▸ What this task involves:
Update everything from the start of the records down to the line containing "59L220 61H237L239 53L234" by replacing "JSON" with "a list", and write those lines out again with nothing else changed. Leave the pictures out of your answer.

▸ Records for processing:

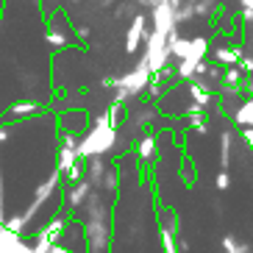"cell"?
Instances as JSON below:
<instances>
[{"label":"cell","instance_id":"obj_1","mask_svg":"<svg viewBox=\"0 0 253 253\" xmlns=\"http://www.w3.org/2000/svg\"><path fill=\"white\" fill-rule=\"evenodd\" d=\"M142 28H145V20H142V17H136L134 25H131V31H128V50H136V45H139L142 34H145Z\"/></svg>","mask_w":253,"mask_h":253},{"label":"cell","instance_id":"obj_3","mask_svg":"<svg viewBox=\"0 0 253 253\" xmlns=\"http://www.w3.org/2000/svg\"><path fill=\"white\" fill-rule=\"evenodd\" d=\"M217 59L220 61H237L239 53L234 50V47H220V50H217Z\"/></svg>","mask_w":253,"mask_h":253},{"label":"cell","instance_id":"obj_6","mask_svg":"<svg viewBox=\"0 0 253 253\" xmlns=\"http://www.w3.org/2000/svg\"><path fill=\"white\" fill-rule=\"evenodd\" d=\"M217 184H220V186L225 189V186H228V175H220V178H217Z\"/></svg>","mask_w":253,"mask_h":253},{"label":"cell","instance_id":"obj_5","mask_svg":"<svg viewBox=\"0 0 253 253\" xmlns=\"http://www.w3.org/2000/svg\"><path fill=\"white\" fill-rule=\"evenodd\" d=\"M245 139H248V145L253 148V128H248V131H245Z\"/></svg>","mask_w":253,"mask_h":253},{"label":"cell","instance_id":"obj_2","mask_svg":"<svg viewBox=\"0 0 253 253\" xmlns=\"http://www.w3.org/2000/svg\"><path fill=\"white\" fill-rule=\"evenodd\" d=\"M237 123H242V126H253V100H248V103L237 112Z\"/></svg>","mask_w":253,"mask_h":253},{"label":"cell","instance_id":"obj_4","mask_svg":"<svg viewBox=\"0 0 253 253\" xmlns=\"http://www.w3.org/2000/svg\"><path fill=\"white\" fill-rule=\"evenodd\" d=\"M139 153H142L145 159H148L150 153H153V139H142V145H139Z\"/></svg>","mask_w":253,"mask_h":253}]
</instances>
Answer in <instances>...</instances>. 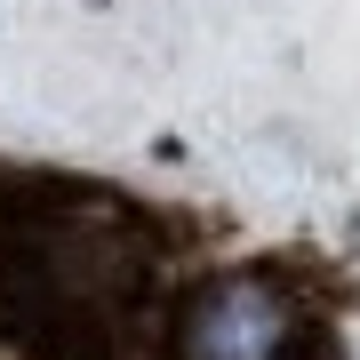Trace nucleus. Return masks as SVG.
<instances>
[{
	"label": "nucleus",
	"instance_id": "nucleus-1",
	"mask_svg": "<svg viewBox=\"0 0 360 360\" xmlns=\"http://www.w3.org/2000/svg\"><path fill=\"white\" fill-rule=\"evenodd\" d=\"M288 288L264 281V272H232V281H208L193 296L176 328V352L184 360H281L288 352Z\"/></svg>",
	"mask_w": 360,
	"mask_h": 360
}]
</instances>
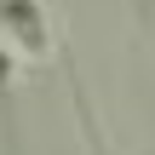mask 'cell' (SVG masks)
I'll use <instances>...</instances> for the list:
<instances>
[{"label":"cell","mask_w":155,"mask_h":155,"mask_svg":"<svg viewBox=\"0 0 155 155\" xmlns=\"http://www.w3.org/2000/svg\"><path fill=\"white\" fill-rule=\"evenodd\" d=\"M0 40H6L23 63H40V58L52 52L46 6H40V0H0Z\"/></svg>","instance_id":"6da1fadb"},{"label":"cell","mask_w":155,"mask_h":155,"mask_svg":"<svg viewBox=\"0 0 155 155\" xmlns=\"http://www.w3.org/2000/svg\"><path fill=\"white\" fill-rule=\"evenodd\" d=\"M17 69H23V58L0 40V121L12 127V81H17Z\"/></svg>","instance_id":"7a4b0ae2"}]
</instances>
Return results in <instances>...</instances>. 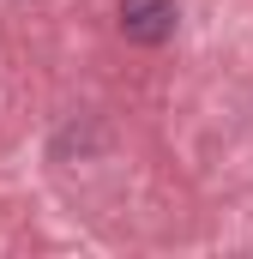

▸ Result of the exercise:
"cell"?
Instances as a list below:
<instances>
[{"label":"cell","instance_id":"obj_1","mask_svg":"<svg viewBox=\"0 0 253 253\" xmlns=\"http://www.w3.org/2000/svg\"><path fill=\"white\" fill-rule=\"evenodd\" d=\"M142 28H145V20H142V17H136L134 25H131V31H128V50H136V45H139L142 34H145Z\"/></svg>","mask_w":253,"mask_h":253},{"label":"cell","instance_id":"obj_3","mask_svg":"<svg viewBox=\"0 0 253 253\" xmlns=\"http://www.w3.org/2000/svg\"><path fill=\"white\" fill-rule=\"evenodd\" d=\"M217 59L220 61H237L239 53L234 50V47H220V50H217Z\"/></svg>","mask_w":253,"mask_h":253},{"label":"cell","instance_id":"obj_6","mask_svg":"<svg viewBox=\"0 0 253 253\" xmlns=\"http://www.w3.org/2000/svg\"><path fill=\"white\" fill-rule=\"evenodd\" d=\"M217 184H220V186L225 189V186H228V175H220V178H217Z\"/></svg>","mask_w":253,"mask_h":253},{"label":"cell","instance_id":"obj_5","mask_svg":"<svg viewBox=\"0 0 253 253\" xmlns=\"http://www.w3.org/2000/svg\"><path fill=\"white\" fill-rule=\"evenodd\" d=\"M245 139H248V145L253 148V128H248V131H245Z\"/></svg>","mask_w":253,"mask_h":253},{"label":"cell","instance_id":"obj_2","mask_svg":"<svg viewBox=\"0 0 253 253\" xmlns=\"http://www.w3.org/2000/svg\"><path fill=\"white\" fill-rule=\"evenodd\" d=\"M237 123H242V126H253V100H248V103L237 112Z\"/></svg>","mask_w":253,"mask_h":253},{"label":"cell","instance_id":"obj_4","mask_svg":"<svg viewBox=\"0 0 253 253\" xmlns=\"http://www.w3.org/2000/svg\"><path fill=\"white\" fill-rule=\"evenodd\" d=\"M139 153H142L145 159H148L150 153H153V139H142V145H139Z\"/></svg>","mask_w":253,"mask_h":253}]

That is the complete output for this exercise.